### EXTRACT PROVIDED
>>>>
# My Newest Hedgie



## LarryT (May 12, 2009)

Just wanted to share some photos of the girl i got from Valley..She moved back to cailforina where hedgehogs are not legal.
She has been in my care for only 3 days so she is still adjusting and was in no mood to model :lol: 
When she gets used to me and her new habitat i will be taking new pictures.
She was listed as Dark Grey Algerian and will be named after her color is confirmed by HHC.
I like the women of X-MEN and was going name her after one of them..I have 6 names or so that i like but i am not sure of which one so i was thinking of doing a poll on HHC to decide my choice.
She is a week short of 5 months old.
Here is a link to the pictures
http://imageevent.com/thomasonratterrie ... nanamesoon :mrgreen:


----------



## Shelbys Mom (Mar 27, 2009)

*Re: Got her from Valley*

Awww. she's beautiful!!
I can't wait to see what she get's named!
Took me almost 3 weeks to name the last one I got! :shock:


----------



## LarryT (May 12, 2009)

*Re: Got her from Valley*



Shelbys Mom said:


> Awww. she's beautiful!!
> I can't wait to see what she get's named!
> Took me almost 3 weeks to name the last one I got! :shock:


Hope u vote :!: your vote counts  :lol:


----------



## Shelbys Mom (Mar 27, 2009)

*Re: New addition*

I most definitely will!  
I thought about setting up a poll for mine. But I didn't :?


----------



## LarryT (May 12, 2009)

*Re: New addition*



Shelbys Mom said:


> I most definitely will!
> I thought about setting up a poll for mine. But I didn't :?


I liked the poll idea and a new friend from HHC showed me how to do it  as i am not PC gifted :!: :lol:


----------



## Shelbys Mom (Mar 27, 2009)

*Re: New addition*



LarryT said:


> I liked the poll idea and a new friend from HHC showed me how to do it  as i am not PC gifted :!: :lol:


Everyone starts that way! lol
Their not hard once you get over being scared of clicking the wrong thing and just click to see what happens!...lol


----------



## LizardGirl (Aug 25, 2008)

*Re: New addition*

Aww, I like her little white belly in the 8th pic.
<<<<
### COLLECTED DATA
>>>>
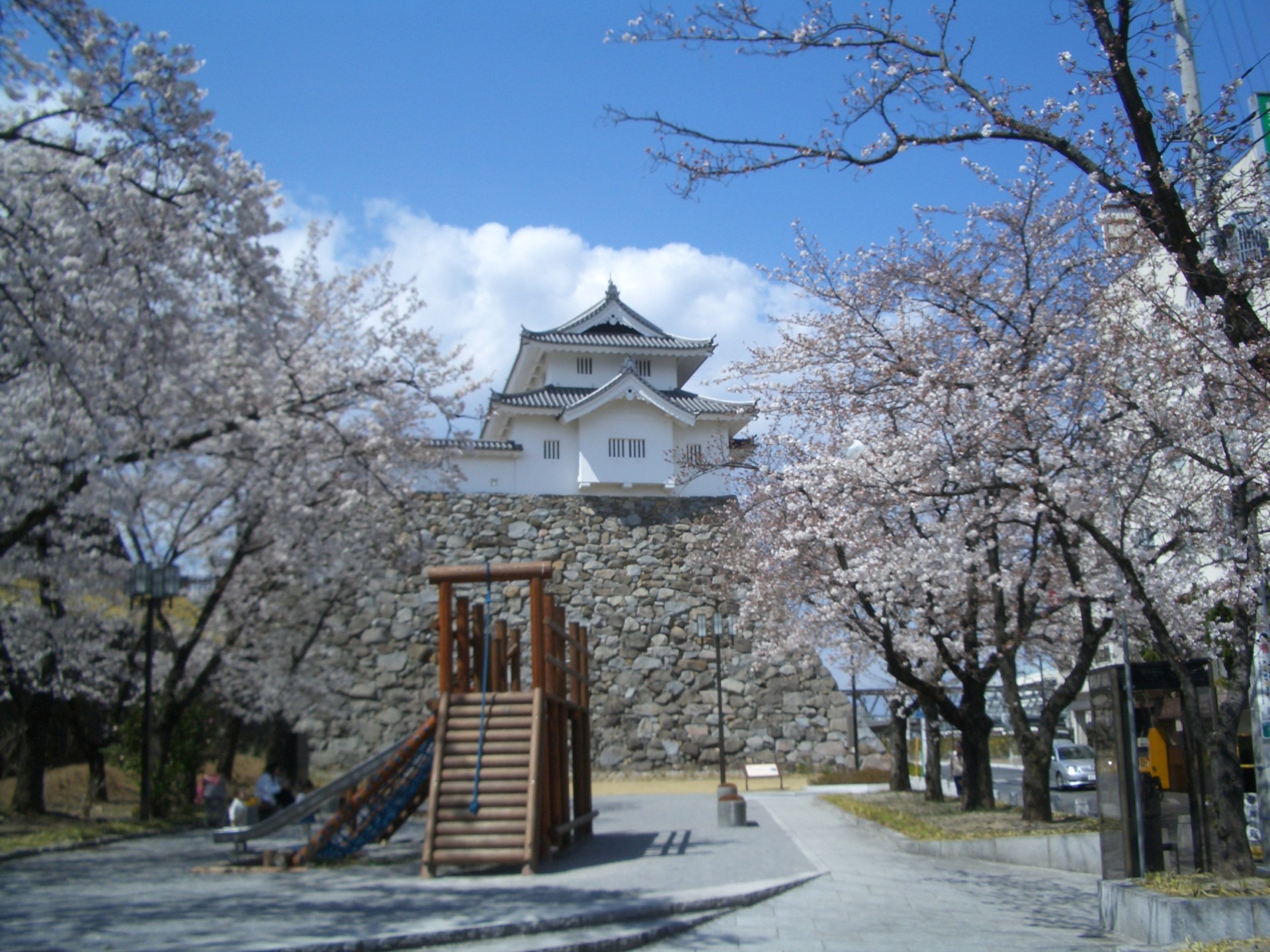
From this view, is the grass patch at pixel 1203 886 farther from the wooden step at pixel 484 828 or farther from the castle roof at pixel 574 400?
<<<<
### TASK LIST
a - In the hedgehog thread above, can you give the passage from "Just wanted to" up to and including "confirmed by HHC." again, with "new habitat" changed to "new cage"?
b - In the hedgehog thread above, how old is LarryT's new hedgehog?
c - Can you continue the hedgehog thread above from where it stops?

### RESULTS FOR EACH TASK
a -
Just wanted to share some photos of the girl i got from Valley..She moved back to cailforina where hedgehogs are not legal.
She has been in my care for only 3 days so she is still adjusting and was in no mood to model :lol: 
When she gets used to me and her new cage i will be taking new pictures.
She was listed as Dark Grey Algerian and will be named after her color is confirmed by HHC.

b - She is a week short of 5 months old.

c -
She definitely does not look Algerian Dark Grey. Quite frankly, she looks like Inky (WB Chocolate) with slightly more cheek patches.


----------



## Vortex (Aug 28, 2008)

*Re: New addition Pictures*

aww she is a cutie!


----------



## LarryT (May 12, 2009)

*Re: New addition*



LizardGirl said:


> Aww, I like her little white belly in the 8th pic.
> 
> She definitely does not look Algerian Dark Grey. Quite frankly, she looks like Inky (WB Chocolate) with slightly more cheek patches.


I am no color expert but i think your right LG


----------



## LarryT (May 12, 2009)

Reaper and Bryan have decided she is a Grey Algerian.


----------



## Shelbys Mom (Mar 27, 2009)

Gotta name for the little beauty yet?


----------



## LarryT (May 12, 2009)

Shelbys Mom said:


> Gotta name for the little beauty yet?


No i am posting a poll under FUN Stuff please vote!It will run for 10 days and the winning name will be hers.


----------



## Shelbys Mom (Mar 27, 2009)

I'm headin for the polls!!


----------



## shetland (Sep 2, 2008)

Every picture is just adorable. How lucky you are to have her! I can't wait to see more pictures!!!!!!!!!!


----------



## Yer_Daddy (May 6, 2009)

How about Rogue? Since she's got that white in her spines?


----------



## hedgewawa (Apr 25, 2009)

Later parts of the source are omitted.